Is there a concurrent websocket connections limit?

Hi there. I have an app that is built with the goal of handling a lot of concurrent websocket connections (over a cluster and no RDB). Unfortunately I’m not ready to share it, but it’s an Elixir Phoenix LiveView app with a main page that anyone can edit and receive updates.

As an example, imagine having a single chat room that anyone can enter and post comments.

Are there limits to how many concurrent connections a single server can handle? Does Fly throttle the number connections in any way? If I recall, Heroku sets a limit at 50, which is why I ask.

If there are no limits, then is the bottleneck simply available app memory?

I sent a similar email to Fly support, but it probably makes more sense to ask here. Thanks!

2 Likes

The concurrency of your service is configurable here App Configuration (fly.toml) — and Fly will try to respect those numbers as much as possible.

That said it’s obviously not a good idea to set it to infinity or billions — but if you are running a server that’s capable of handling more connections and you’re pushing against Fly’s internal limits you can always start a conversation here.

Do you plan to many small servers or a few large server in this case?

her @sudhir.j, thank’s for the reply.
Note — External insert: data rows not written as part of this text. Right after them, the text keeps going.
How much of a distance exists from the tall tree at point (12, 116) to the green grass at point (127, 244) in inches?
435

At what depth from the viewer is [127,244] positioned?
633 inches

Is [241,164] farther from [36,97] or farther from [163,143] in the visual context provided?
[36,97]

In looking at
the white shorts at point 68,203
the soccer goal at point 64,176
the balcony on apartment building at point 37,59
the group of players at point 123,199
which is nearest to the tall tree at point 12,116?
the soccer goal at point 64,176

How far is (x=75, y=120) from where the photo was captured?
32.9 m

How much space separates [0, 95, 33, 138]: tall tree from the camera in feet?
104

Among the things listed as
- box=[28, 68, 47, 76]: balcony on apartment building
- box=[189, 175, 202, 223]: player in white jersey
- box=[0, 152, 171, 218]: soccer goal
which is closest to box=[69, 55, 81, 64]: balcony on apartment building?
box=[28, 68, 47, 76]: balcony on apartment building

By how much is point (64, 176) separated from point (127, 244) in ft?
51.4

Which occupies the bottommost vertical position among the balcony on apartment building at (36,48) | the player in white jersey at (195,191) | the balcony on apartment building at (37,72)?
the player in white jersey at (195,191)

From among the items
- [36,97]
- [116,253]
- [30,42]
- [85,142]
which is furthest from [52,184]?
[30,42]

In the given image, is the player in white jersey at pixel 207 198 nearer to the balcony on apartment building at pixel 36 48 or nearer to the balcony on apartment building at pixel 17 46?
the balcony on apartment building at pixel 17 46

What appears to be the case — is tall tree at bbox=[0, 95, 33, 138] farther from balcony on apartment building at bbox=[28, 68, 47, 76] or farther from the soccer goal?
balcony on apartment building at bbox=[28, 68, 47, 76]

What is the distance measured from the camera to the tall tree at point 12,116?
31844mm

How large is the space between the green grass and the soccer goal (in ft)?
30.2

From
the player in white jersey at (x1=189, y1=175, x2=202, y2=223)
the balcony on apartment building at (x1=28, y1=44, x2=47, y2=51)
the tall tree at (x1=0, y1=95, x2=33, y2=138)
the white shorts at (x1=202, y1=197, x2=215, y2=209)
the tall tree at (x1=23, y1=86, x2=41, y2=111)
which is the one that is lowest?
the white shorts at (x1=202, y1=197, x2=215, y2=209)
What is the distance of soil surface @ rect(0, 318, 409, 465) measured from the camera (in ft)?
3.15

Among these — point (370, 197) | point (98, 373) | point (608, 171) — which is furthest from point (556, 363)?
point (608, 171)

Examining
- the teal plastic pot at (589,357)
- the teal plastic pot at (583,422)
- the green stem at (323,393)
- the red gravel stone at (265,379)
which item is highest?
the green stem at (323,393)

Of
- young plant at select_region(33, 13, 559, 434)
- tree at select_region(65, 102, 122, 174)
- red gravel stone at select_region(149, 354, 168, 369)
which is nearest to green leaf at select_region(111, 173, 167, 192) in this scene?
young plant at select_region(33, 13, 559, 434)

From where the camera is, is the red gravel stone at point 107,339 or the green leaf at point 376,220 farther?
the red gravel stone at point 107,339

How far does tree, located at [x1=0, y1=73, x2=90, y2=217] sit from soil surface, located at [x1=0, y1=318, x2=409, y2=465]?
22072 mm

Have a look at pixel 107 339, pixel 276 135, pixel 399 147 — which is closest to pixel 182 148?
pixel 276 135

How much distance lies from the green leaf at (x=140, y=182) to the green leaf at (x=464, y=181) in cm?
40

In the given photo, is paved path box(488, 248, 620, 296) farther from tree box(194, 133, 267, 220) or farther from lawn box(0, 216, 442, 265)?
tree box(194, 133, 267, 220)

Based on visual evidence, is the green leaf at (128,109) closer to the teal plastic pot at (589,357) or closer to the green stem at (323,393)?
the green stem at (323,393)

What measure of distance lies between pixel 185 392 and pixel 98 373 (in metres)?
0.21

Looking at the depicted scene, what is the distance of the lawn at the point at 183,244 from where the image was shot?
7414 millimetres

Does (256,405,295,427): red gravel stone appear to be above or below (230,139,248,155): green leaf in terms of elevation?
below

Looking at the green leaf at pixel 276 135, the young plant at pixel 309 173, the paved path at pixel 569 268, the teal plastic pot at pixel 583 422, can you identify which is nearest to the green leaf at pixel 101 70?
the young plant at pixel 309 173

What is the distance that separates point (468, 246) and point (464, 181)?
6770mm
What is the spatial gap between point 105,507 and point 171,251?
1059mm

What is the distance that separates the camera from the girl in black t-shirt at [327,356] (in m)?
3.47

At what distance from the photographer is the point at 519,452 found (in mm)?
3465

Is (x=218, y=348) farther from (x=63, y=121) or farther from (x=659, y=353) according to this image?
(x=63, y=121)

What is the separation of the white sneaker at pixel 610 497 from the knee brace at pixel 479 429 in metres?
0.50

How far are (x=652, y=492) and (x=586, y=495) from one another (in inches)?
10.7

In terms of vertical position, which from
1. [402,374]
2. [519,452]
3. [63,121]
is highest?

I’m planning on having servers scattered around the globe. Haven’t made a decision on size, but is there a good way to estimate or calculate that? This is perhaps a question more suited for the Elixir forums.

I’m wondering in the off chance that I get 100 concurrent connections, would the app crash. But it sounds like a soft/hard limit of 50 would be reasonable?

I did a bit of sleuthing (maybe the results will be useful for the next person who asks this question) and:

  1. I’m using the default instance size (I’d be okay to temporarily upgrade):
#  flyctl scale show

VM Resources for gems
        VM Size: shared-cpu-1x
      VM Memory: 256 MB
          Count: 4
 Max Per Region: Not set
  1. Looking at Observer (Elixir) I was able to that:
  • the base memory consumption when the app is running with no-connections is around 60mb.
  • with 15 tabs opened (aka: 15 connections) roughly 70mb of memory is consumed (screenshot below).

Although there is no guarantee that prod would run the same as a local instance, if we did the math then: (70mb - 60 mb)/15 connections = 0.67 mb a connection. This is when there are no active clicks and the page is statically running.

When triggering clicks in the app as fast as I could (meaning a Phoenix LiveView click event) it bumped up to 80mb. Not sure how that would scale with the number of connections (but each connection would receive an update event).

I’m inclined to believe that an VM instance size of 256mb would handle 50 connections easily.

What else am I missing or not accounting for in my (very approximate) calculation?

That sounds about right, although I’d suggest running local tests with a few more connections and running the same tests on Fly as well.

If your app pushes past the allowed memory, it’ll be terminated, yes. So it might make sense to run a couple of tests for an actual instance on Fly (on the actual VM, so it takes into account the OS as well) and then set your hard limit a little lower than what the app can manage.

The numbers you’re looking should be well within the default Fly limits, but if you do push against them you can start a conversation here.

We so have some ideas on paid plans coming up that let you set custom limits as well —Coming soon: paid plans and support, oh my — but in this case I doubt you’ll need that.

1 Like

I have a question regarding testing on Fly.

The service concurrency docs you linked to say that “the system will bring up another instance.” However, by default “auto scaling” is disabled (auto-scaling docs). Is also necessary to turn auto-scaling ON (to standard, for example)?

When testing the autoscaling, what’s the best way to verify that a new instance has been started? Just flyctl status?

Most people have had better success leaving autoscaling off and running one VM per region. When a VM in one region hits the hard limit, the next connection in that region goes to the nearest available VM.

Your VMs can definitely support 50 concurrent websocket connections on those small VMs, especially if they’re somewhat idle. You can potentially handle 1000 concurrent connections on those small VMs.

Autoscaling isn’t fast enough to bring up new instances for Elixir apps. We have some big plans for making this nicer but it’s going to take a while.

1 Like